と、智恵香は練習場所から少し離れた倉庫に入った。


 普段は役員クラスや部員達を観察するため、あまり練習場所から離れない程度にマネージャー活動をしているが、今後のことを再度整理して、上手く立ち回るのに一人でしばらく考えたかったからだ。



 柔らかいクロスを手に、考えごとをしながらボールを拭いていると、不意に誰かが入ってきた。


  平本だった。


  平本は、予算の関係で至急ボールを確認しないといけなくなったが、智恵香の作業は邪魔しないし、お手伝いもいらないからということで、自分でボールの傷み具合や個数を確認し始めた。

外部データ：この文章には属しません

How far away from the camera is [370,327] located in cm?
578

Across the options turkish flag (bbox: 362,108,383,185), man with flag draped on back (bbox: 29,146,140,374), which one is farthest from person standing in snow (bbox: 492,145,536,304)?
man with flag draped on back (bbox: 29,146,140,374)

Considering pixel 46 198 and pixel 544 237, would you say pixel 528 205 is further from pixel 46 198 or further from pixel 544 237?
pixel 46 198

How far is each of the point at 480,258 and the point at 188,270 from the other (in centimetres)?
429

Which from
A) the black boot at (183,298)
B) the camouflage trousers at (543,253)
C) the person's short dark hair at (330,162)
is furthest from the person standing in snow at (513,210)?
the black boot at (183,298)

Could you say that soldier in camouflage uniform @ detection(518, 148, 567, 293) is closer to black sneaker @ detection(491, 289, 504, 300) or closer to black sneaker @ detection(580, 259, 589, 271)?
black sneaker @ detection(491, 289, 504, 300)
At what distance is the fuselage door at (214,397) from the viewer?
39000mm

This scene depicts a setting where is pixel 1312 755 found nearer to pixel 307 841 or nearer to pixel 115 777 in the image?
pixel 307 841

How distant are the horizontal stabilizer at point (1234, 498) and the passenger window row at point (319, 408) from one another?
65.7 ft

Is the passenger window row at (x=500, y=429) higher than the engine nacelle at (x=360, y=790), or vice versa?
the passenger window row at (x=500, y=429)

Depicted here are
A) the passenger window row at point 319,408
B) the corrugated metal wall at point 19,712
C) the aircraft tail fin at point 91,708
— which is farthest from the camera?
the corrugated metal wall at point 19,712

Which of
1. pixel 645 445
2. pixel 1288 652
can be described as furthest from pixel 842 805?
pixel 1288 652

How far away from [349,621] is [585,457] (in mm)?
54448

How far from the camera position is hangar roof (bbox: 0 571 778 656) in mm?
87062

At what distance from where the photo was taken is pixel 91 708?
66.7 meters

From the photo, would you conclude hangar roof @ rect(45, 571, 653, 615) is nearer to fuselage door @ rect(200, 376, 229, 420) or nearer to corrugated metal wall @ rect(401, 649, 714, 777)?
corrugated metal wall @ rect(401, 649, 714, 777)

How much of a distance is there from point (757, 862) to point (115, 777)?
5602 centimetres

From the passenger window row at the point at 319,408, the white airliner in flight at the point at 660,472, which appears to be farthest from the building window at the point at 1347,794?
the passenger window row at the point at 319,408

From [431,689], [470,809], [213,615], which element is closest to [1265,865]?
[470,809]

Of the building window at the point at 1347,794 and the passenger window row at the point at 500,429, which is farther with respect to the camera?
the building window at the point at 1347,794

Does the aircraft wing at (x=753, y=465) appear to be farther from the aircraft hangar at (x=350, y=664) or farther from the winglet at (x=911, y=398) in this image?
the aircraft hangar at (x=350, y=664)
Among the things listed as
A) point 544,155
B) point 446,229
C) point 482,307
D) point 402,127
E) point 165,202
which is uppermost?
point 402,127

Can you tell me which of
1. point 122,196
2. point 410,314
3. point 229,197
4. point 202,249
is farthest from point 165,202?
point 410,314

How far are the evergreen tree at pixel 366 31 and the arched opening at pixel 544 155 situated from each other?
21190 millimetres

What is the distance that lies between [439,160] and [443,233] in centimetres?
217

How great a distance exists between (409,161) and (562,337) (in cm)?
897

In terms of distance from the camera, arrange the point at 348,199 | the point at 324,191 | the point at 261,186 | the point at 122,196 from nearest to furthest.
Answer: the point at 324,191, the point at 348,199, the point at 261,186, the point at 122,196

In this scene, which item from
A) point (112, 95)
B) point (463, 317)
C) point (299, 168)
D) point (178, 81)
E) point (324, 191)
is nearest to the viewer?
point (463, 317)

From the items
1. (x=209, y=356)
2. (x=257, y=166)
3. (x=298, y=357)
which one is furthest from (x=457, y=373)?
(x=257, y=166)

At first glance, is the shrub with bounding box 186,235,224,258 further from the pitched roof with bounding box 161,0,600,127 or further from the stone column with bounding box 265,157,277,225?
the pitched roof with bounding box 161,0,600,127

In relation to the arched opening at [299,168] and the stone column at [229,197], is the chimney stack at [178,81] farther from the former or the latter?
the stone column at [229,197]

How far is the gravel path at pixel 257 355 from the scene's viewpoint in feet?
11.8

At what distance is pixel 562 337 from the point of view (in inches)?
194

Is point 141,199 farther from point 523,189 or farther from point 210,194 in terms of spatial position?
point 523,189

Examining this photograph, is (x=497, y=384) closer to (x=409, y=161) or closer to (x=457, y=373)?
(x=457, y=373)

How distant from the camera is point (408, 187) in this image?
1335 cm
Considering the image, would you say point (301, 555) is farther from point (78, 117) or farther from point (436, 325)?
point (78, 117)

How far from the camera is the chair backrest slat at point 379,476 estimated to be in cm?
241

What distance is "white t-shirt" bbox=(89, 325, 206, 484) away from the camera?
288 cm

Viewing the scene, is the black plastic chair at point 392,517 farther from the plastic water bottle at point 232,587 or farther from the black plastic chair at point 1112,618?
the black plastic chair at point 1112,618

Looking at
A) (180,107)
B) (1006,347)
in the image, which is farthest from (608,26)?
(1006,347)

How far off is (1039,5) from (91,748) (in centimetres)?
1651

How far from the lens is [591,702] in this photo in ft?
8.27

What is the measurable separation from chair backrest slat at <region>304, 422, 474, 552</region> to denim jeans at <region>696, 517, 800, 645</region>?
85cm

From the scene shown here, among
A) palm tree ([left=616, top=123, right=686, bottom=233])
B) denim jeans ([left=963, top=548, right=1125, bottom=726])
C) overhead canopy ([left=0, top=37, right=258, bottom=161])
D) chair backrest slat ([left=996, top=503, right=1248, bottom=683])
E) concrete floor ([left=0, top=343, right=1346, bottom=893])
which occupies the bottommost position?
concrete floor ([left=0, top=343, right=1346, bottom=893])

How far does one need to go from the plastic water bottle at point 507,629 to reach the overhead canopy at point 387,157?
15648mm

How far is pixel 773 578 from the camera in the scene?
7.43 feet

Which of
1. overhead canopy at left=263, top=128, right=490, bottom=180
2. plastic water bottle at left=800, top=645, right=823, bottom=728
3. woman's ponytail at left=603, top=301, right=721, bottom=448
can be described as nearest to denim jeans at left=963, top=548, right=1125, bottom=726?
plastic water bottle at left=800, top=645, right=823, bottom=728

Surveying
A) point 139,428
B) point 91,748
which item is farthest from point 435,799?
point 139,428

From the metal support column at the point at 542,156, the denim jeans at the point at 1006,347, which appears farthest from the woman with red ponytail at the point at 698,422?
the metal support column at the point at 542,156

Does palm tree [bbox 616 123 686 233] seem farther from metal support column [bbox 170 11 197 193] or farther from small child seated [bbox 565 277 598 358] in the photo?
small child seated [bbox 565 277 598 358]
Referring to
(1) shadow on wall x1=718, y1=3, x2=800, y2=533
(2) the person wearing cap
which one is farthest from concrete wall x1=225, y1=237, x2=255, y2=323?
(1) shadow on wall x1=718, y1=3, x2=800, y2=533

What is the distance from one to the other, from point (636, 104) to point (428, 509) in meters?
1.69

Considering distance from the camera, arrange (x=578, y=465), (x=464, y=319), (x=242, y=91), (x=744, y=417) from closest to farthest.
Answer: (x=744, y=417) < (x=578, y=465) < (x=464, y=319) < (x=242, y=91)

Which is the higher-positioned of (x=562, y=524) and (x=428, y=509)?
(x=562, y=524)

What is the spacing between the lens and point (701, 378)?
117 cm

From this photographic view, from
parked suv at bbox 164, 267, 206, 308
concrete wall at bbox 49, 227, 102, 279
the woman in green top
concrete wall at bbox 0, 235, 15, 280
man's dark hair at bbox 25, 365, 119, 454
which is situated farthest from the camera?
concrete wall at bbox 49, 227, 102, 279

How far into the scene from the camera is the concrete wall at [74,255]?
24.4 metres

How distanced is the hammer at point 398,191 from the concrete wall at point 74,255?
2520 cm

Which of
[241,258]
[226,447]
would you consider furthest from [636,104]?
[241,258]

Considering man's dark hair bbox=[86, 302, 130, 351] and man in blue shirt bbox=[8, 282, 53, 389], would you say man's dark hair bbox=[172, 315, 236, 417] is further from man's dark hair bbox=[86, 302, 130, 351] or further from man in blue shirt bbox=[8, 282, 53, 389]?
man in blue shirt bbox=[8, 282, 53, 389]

 その間、特に智恵香に話しかけたり気にする様子は見せなかったが、出て行く時には


「いつもありがとう」


とだけ声をかけて去って行った。



 平本の普段人当たりソフトで真面目な性格を見て、最後にマネージャーにひと言お礼の言葉を言うくらいは、相手が誰であってもやりそうなことではあった。


 そして、桐谷は智恵香と付き合いたいと言っている人物について「会えばわかるから」と、現時点、誰かということは言わなかった。


 しかし、智恵香はおそらく平本に間違いないという確信を深めた。


 智恵香は、再度、ボールを拭きながら、今後の計画をシミュレーションし始めた。